To recover the fitted values for each window and each model in the cross validation phase, you have to pass `fitted=True` to the `StatsForecast.cross_validation` method and the use `StatsForecast.cross_validation_fitted_values`.

In [None]:
fcst = StatsForecast(
    df=series[['ds', 'y']],
    models=[naive],
    freq='D',
)
forecasts_cv = fcst.cross_validation(7, n_windows=2, fitted=True)
fitted_cv = fcst.cross_validation_fitted_values()

In [None]:
#hide
#tests for fitted values cross_validation
def test_cv_fitted(n_jobs=1):
    resids_fcst = StatsForecast(
        series_cv,
        [sum_ahead, naive],
        freq='D',
        n_jobs=n_jobs
    )
    resids_res_cv = resids_fcst.cross_validation(h=2, n_windows=4, fitted=True)
    resids_cv = resids_fcst.cross_validation_fitted_values()

### EXCERPTED RECORDS
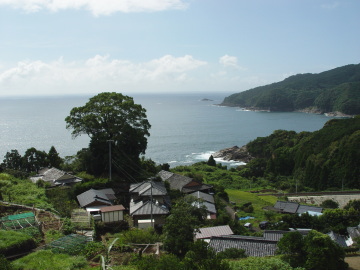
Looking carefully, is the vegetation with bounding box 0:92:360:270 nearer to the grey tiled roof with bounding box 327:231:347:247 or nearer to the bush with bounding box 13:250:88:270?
the bush with bounding box 13:250:88:270

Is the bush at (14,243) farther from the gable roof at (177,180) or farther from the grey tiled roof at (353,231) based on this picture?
the gable roof at (177,180)

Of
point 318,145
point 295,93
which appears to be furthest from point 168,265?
point 295,93

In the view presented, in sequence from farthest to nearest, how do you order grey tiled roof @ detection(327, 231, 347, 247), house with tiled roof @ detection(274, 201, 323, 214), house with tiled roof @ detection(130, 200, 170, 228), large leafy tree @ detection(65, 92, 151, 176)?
1. house with tiled roof @ detection(274, 201, 323, 214)
2. large leafy tree @ detection(65, 92, 151, 176)
3. grey tiled roof @ detection(327, 231, 347, 247)
4. house with tiled roof @ detection(130, 200, 170, 228)

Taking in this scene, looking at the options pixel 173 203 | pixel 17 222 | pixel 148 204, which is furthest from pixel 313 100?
pixel 17 222

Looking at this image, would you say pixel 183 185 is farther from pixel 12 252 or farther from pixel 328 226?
pixel 12 252

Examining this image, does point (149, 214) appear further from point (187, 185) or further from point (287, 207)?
point (287, 207)

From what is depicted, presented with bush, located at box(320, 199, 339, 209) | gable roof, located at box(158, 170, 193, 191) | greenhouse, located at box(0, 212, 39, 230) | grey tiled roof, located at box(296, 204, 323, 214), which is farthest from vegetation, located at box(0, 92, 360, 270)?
gable roof, located at box(158, 170, 193, 191)
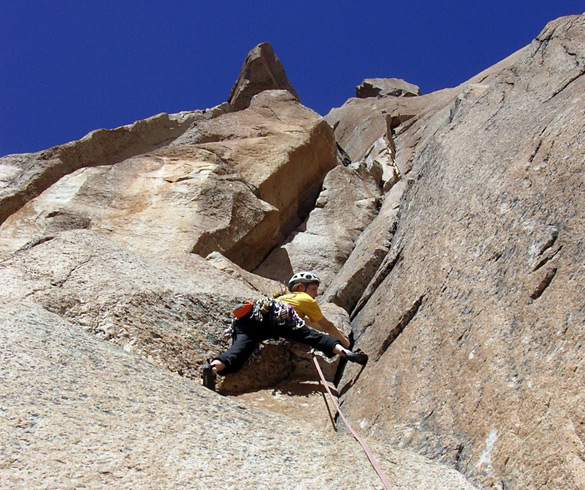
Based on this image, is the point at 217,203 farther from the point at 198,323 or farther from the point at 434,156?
the point at 198,323

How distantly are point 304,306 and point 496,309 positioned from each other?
220 centimetres

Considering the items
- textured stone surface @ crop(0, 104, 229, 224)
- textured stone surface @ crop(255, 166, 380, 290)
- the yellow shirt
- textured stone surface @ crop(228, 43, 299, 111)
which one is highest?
textured stone surface @ crop(228, 43, 299, 111)

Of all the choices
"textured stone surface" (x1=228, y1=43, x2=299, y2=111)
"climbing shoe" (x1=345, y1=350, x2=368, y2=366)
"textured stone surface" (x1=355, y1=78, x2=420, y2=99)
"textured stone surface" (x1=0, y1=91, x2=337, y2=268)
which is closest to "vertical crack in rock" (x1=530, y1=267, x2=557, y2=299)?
"climbing shoe" (x1=345, y1=350, x2=368, y2=366)

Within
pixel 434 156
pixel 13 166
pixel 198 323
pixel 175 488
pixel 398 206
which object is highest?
pixel 13 166

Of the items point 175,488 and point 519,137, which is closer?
point 175,488

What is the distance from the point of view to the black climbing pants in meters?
5.58

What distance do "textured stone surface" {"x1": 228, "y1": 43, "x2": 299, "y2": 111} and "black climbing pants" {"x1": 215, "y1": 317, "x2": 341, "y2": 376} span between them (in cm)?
1452

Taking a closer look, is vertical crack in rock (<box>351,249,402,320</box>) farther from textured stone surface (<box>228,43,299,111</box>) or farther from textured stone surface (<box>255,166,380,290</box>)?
textured stone surface (<box>228,43,299,111</box>)

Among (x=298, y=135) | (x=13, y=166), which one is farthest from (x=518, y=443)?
(x=13, y=166)

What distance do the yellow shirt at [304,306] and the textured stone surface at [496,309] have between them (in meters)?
0.57

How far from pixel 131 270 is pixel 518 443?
417 centimetres

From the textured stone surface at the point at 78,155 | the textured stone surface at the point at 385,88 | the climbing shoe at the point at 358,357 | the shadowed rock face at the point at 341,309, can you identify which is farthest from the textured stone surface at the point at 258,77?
the climbing shoe at the point at 358,357

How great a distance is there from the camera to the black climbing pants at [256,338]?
558 centimetres

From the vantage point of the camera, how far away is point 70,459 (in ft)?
10.8
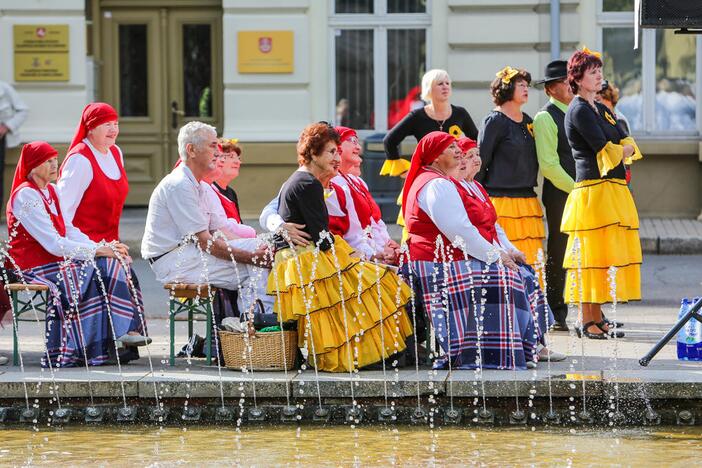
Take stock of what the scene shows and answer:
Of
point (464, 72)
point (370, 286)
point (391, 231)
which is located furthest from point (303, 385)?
point (464, 72)

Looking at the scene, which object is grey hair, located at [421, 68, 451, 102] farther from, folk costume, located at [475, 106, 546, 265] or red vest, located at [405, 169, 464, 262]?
red vest, located at [405, 169, 464, 262]

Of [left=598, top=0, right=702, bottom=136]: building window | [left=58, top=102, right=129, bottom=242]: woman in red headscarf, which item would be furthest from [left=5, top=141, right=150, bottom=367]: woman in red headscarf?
[left=598, top=0, right=702, bottom=136]: building window

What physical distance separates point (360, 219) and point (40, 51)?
31.4ft

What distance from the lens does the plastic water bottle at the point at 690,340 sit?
9.21 m

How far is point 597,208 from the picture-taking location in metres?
10.5

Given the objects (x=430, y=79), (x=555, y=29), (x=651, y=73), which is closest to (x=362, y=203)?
(x=430, y=79)

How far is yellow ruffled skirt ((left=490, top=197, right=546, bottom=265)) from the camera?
10812 millimetres

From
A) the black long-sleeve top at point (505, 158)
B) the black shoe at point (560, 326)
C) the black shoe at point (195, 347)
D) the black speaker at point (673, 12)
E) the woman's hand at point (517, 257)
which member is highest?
the black speaker at point (673, 12)

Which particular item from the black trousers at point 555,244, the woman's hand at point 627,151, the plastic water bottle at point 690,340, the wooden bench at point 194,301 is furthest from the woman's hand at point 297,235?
the black trousers at point 555,244

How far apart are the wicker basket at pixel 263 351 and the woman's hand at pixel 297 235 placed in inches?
19.0

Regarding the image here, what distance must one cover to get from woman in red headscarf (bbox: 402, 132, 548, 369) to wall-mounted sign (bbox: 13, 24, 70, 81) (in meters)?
9.93

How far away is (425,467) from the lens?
7.16m

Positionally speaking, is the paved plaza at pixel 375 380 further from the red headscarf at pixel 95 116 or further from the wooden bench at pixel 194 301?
the red headscarf at pixel 95 116

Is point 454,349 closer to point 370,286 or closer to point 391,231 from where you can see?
point 370,286
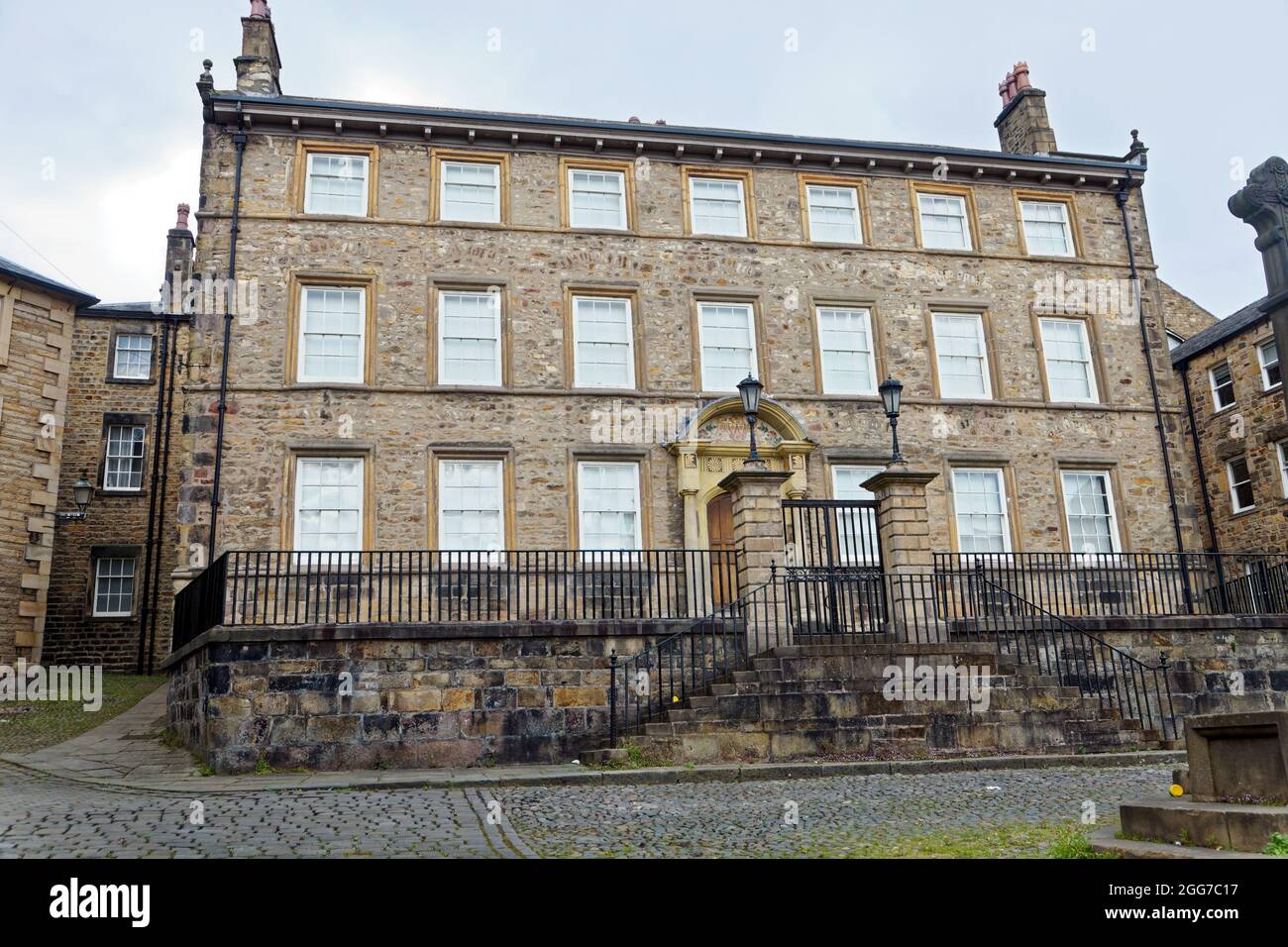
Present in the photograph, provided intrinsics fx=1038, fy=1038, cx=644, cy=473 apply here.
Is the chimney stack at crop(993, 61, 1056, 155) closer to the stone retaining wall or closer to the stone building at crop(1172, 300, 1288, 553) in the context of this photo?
the stone building at crop(1172, 300, 1288, 553)

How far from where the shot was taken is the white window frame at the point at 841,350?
19.4 meters

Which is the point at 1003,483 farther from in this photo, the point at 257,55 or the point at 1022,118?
the point at 257,55

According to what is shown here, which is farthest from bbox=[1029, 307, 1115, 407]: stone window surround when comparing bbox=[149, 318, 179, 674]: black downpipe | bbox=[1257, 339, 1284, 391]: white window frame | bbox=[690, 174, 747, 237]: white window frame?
bbox=[149, 318, 179, 674]: black downpipe

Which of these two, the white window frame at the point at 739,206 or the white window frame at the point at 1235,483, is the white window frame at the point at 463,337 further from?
the white window frame at the point at 1235,483

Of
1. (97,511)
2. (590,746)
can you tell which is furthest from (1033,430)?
(97,511)

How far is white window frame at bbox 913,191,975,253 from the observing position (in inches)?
814

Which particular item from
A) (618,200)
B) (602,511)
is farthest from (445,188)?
(602,511)

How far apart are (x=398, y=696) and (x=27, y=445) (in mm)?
13766

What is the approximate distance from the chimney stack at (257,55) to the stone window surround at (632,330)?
275 inches

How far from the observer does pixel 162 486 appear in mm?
25875
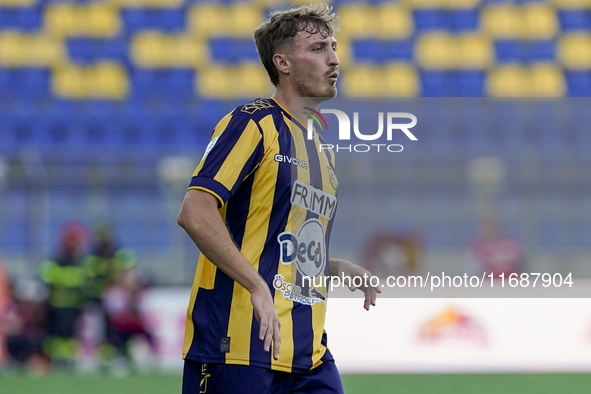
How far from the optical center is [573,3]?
42.3ft

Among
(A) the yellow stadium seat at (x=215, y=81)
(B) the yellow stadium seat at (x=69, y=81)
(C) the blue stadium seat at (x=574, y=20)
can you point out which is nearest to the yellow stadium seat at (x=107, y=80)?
(B) the yellow stadium seat at (x=69, y=81)

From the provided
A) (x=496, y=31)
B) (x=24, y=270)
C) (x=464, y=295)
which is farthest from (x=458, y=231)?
(x=496, y=31)

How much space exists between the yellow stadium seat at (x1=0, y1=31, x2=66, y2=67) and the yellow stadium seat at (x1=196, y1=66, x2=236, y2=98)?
7.21 ft

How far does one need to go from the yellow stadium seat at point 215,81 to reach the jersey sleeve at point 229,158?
31.0 ft

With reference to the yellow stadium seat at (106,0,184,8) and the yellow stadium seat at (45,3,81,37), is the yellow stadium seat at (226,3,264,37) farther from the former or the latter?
the yellow stadium seat at (45,3,81,37)

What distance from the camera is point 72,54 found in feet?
40.2

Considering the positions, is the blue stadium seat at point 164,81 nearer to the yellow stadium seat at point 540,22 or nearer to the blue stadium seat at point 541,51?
the blue stadium seat at point 541,51

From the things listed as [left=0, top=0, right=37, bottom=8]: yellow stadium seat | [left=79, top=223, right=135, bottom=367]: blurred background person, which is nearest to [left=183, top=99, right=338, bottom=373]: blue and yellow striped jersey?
[left=79, top=223, right=135, bottom=367]: blurred background person

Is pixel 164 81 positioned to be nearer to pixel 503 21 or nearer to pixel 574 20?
pixel 503 21

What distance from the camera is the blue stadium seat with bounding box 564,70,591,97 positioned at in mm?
11641

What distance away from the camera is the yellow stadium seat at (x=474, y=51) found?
39.6 ft

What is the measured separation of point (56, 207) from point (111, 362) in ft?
5.75

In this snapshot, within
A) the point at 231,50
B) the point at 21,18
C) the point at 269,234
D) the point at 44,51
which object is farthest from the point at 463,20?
the point at 269,234

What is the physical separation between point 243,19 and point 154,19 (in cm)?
143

### ACTIONS TO TAKE
1 > Could you retype the StatsForecast excerpt word for word, starting with "fitted_cv = fcst.cross_validation_fitted_values()" and going on through "resids_fcst.cross_validation(h=2, n_windows=4, fitted=True)"?
2 > In the StatsForecast excerpt, what argument has to be passed to the `StatsForecast.cross_validation` method to recover the fitted values for each window and model?
3 > Can you write what follows the last line of the StatsForecast excerpt, continuing it from there?

### RESULTS BY TASK
1 >
fitted_cv = fcst.cross_validation_fitted_values()

In [None]:
#hide
#tests for fitted values cross_validation
def test_cv_fitted(n_jobs=1):
    resids_fcst = StatsForecast(
        series_cv,
        [sum_ahead, naive],
        freq='D',
        n_jobs=n_jobs
    )
    resids_res_cv = resids_fcst.cross_validation(h=2, n_windows=4, fitted=True)

2 > `fitted=True`

3 >
    for uid in resids_cv.index.unique():
        for cutoff in resids_cv.loc[uid]['cutoff'].unique():
            pd.testing.assert_frame_equal(
                resids_cv.loc[uid].query('cutoff == @cutoff')[['ds', 'y']], 
                series_cv.query('ds <= @cutoff & unique_id == @uid')[['ds', 'y']],
                check_dtype=False
            )
test_cv_fitted()

In [None]:
#hide
#tests for parallel processing
try: from nbdev.imports import IN_NOTEBOOK
except: IN_NOTEBOOK=False
if __name__=="__main__" and not IN_NOTEBOOK:
    fcst = StatsForecast(
        series,
        [adida, (ses, 0.1), historic_average, croston_classic],
        freq='D',
        n_jobs=2
    )
    res = fcst.forecast(14)
    res_cv = fcst.cross_validation(h=3, test_size=10, n_windows=None)
    print(res)
    print(res_cv)
    fcst = StatsForecast(
        series_cv,
        [sum_ahead],
        freq='D',
    )
    res_cv = fcst.cross_validation(h=2, test_size=5, n_windows=None)
    test_eq(0., np.mean(res_cv['y'] - res_cv['sum_ahead']))
    
    test_fcst_fitted(n_jobs=2)
    test_cv_fitted(n_jobs=2)
    # check n_windows argument
    n_windows = fcst.cross_validation(h=2, n_windows=2).groupby('unique_id').size().unique()
    test_eq(n_windows, 2 * 2)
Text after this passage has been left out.